*** Data section

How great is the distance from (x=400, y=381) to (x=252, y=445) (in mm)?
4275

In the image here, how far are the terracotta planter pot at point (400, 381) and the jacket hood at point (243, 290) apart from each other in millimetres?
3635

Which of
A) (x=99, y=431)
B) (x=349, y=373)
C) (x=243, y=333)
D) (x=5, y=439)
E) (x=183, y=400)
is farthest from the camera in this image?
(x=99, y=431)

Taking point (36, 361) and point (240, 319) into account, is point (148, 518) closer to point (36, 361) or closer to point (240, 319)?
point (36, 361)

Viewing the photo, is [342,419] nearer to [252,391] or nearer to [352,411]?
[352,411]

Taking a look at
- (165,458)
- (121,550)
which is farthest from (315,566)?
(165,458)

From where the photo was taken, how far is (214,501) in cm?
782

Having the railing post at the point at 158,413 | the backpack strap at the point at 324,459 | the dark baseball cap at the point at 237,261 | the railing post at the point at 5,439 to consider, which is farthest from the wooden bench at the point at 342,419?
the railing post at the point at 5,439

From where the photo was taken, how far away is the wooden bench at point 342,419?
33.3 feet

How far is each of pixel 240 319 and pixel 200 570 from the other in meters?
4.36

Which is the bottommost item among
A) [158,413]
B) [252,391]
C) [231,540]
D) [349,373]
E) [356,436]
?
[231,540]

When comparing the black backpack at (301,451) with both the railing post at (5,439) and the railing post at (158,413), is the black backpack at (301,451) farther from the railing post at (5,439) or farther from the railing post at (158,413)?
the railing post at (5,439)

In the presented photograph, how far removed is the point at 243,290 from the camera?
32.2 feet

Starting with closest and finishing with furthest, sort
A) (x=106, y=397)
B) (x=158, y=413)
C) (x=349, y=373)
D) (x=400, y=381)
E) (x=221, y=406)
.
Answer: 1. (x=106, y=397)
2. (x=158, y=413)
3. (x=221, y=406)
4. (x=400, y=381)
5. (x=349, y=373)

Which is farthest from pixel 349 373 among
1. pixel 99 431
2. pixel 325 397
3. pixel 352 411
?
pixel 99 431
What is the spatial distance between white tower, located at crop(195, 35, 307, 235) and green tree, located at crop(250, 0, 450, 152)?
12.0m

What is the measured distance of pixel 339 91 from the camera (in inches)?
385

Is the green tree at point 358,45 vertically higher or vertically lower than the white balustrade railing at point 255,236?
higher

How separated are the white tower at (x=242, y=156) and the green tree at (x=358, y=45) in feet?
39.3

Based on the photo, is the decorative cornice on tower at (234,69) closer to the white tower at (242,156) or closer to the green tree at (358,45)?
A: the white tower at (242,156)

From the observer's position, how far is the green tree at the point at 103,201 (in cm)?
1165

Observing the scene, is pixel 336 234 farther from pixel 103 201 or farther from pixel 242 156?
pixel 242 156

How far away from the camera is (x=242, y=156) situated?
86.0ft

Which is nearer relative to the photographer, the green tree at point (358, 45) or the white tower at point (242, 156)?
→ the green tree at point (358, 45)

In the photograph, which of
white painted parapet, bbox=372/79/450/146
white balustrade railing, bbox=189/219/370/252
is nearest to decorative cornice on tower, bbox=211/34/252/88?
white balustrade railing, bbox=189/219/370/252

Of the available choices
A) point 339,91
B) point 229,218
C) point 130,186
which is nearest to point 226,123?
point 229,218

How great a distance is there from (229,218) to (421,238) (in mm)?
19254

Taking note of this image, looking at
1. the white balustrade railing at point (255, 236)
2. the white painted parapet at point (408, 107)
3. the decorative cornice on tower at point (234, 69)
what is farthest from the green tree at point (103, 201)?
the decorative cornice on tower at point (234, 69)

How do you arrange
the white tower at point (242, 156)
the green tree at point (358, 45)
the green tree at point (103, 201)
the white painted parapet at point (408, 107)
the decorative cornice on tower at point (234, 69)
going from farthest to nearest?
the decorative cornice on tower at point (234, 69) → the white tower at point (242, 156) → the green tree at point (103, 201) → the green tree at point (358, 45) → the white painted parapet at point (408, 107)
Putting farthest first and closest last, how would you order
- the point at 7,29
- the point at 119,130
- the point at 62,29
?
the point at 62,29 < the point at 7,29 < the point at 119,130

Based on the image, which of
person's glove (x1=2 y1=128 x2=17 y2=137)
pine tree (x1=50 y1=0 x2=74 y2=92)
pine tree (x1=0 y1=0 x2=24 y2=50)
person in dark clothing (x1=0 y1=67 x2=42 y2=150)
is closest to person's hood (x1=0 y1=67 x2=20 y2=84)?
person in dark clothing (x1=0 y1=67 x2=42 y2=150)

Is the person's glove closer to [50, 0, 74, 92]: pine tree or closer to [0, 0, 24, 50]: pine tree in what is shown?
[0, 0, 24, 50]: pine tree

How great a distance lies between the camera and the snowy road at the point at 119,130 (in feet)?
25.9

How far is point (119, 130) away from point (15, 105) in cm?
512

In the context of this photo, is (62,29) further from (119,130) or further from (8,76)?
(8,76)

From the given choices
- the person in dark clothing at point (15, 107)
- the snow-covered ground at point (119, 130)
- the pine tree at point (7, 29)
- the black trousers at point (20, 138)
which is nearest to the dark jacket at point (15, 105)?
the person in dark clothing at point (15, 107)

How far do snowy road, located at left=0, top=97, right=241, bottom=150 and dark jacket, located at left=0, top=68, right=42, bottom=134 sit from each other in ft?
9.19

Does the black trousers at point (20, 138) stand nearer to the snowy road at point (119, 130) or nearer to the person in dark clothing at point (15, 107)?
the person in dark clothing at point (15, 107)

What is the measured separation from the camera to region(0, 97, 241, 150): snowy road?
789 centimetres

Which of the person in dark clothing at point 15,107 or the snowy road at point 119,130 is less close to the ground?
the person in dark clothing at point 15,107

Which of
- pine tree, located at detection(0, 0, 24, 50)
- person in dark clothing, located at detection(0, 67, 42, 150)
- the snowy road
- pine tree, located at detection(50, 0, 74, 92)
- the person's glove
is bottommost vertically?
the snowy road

******

Copy out the lines from the line with "Which of the" up to and including the last line of the records, reproducing each one without change.

Which of the person in dark clothing at point 15,107 or the snowy road at point 119,130 is less close to the ground?
the person in dark clothing at point 15,107

Which of
- pine tree, located at detection(0, 0, 24, 50)
- person in dark clothing, located at detection(0, 67, 42, 150)
- the snowy road
- pine tree, located at detection(50, 0, 74, 92)
- the person's glove
is bottommost vertically?
the snowy road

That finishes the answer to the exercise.